El tema de este encuentro es "La familia: el trabajo y la fiesta". Trabajo y fiesta, estas dos realidades claves en la vida de una familia son una buena oportunidad para caer en la cuenta y reconocer que en ocasiones la absolutizacion del trabajo dificulta y condiciona la vida familiar. Olvidamos una clave para el verdadero desarrallo de la persona: la gratuidad, comprender la vida como un don.
El trabajo es un don recibido y acogido, una bendicion que nos humaniza, que nos permite transformar la realidad, crecer como personas y desarrollar nuestras cualidades y talentos. cuando vivimos el trabajo reconociendo que todo lo que somos y tenemos nos ha sido dado, incorporamos la logia del don, la logica de la gratuidad en nuestra vida.

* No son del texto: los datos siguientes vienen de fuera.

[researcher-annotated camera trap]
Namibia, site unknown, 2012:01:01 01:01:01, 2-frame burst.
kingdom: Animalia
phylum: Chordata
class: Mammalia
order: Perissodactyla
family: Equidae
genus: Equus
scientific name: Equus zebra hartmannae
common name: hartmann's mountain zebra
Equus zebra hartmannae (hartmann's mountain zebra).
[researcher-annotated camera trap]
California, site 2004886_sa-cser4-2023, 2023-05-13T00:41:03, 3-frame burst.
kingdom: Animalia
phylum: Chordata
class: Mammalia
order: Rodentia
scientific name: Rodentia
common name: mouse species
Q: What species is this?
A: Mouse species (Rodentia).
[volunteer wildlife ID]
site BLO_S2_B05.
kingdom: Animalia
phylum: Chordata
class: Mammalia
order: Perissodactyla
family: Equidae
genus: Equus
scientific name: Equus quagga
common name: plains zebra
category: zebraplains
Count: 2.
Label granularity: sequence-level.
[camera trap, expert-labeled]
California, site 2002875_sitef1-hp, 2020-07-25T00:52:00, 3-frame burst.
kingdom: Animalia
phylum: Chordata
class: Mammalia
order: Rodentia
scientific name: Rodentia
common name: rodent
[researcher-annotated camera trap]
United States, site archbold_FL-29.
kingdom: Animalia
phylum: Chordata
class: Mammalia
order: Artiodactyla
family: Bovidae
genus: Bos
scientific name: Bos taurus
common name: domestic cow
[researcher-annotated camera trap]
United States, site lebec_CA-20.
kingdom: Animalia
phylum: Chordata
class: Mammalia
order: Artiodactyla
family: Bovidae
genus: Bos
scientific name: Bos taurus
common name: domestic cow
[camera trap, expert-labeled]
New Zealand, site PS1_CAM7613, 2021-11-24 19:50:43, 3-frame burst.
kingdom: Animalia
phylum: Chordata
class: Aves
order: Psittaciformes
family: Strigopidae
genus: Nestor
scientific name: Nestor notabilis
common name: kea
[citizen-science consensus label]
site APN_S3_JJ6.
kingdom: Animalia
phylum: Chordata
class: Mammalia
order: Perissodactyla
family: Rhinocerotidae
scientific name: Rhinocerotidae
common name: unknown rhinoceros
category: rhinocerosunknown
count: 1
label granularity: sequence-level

Trabajar es una forma de amar. Trabajar es un modo de expresar nuestra entrega y de vivir con gratitud y agradecimiento el don recibido. Trabajar es una forma de amar la familia, buscando su bien. Amor que se concreta en solidadaridad con las familias que viven en precariedad precisamente por la falta de trabajo durante el encuentro el Papa hará entrega de un nuevo simbolo que presidirá los encuentro mundiales: el icono de la sagrada familia y de la Trinidad, realizado por M. Rupnik. Este icono es expresion de la vocación de la familia de Nazaret y de la identidad del Dios Trinitario, como vocacion al amor, amor expresado, vivido y celebrado por las familias en el trabajo, el descanso, el domingo y la fiesta.